- _Task_: Please edit the lines from the one containing "From the group" through the last line, replacing "closest" with "nearest" and keeping everything else unchanged. Return only those lines.
--- start of Dataset entries ---
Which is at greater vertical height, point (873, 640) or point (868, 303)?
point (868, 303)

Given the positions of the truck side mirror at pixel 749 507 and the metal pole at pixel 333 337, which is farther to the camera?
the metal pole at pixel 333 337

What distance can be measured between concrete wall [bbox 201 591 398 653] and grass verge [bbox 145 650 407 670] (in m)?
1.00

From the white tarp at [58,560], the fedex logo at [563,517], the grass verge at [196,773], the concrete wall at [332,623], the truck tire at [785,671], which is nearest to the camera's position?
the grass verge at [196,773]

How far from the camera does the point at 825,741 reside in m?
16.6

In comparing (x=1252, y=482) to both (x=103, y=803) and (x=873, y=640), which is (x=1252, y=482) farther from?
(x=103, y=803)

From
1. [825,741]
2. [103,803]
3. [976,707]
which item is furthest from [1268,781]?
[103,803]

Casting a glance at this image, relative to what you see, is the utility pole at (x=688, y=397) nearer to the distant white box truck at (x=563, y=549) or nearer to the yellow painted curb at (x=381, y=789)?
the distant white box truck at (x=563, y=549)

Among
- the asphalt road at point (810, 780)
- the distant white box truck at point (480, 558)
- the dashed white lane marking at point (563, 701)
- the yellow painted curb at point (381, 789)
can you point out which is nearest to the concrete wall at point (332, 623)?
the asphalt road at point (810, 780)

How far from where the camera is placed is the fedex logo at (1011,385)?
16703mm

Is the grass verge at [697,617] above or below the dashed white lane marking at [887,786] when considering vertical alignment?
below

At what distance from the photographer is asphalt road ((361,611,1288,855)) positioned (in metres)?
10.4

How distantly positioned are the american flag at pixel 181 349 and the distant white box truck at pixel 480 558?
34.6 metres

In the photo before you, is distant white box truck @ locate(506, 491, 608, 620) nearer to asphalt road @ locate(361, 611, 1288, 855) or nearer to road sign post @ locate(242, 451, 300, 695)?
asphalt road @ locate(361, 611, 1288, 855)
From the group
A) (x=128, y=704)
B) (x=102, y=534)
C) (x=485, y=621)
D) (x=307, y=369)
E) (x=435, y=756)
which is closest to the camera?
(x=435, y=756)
--- end of Dataset entries ---
- _Exercise response_:
From the group
A) (x=128, y=704)
B) (x=102, y=534)
C) (x=485, y=621)
D) (x=307, y=369)
E) (x=435, y=756)
which is nearest to the camera?
(x=435, y=756)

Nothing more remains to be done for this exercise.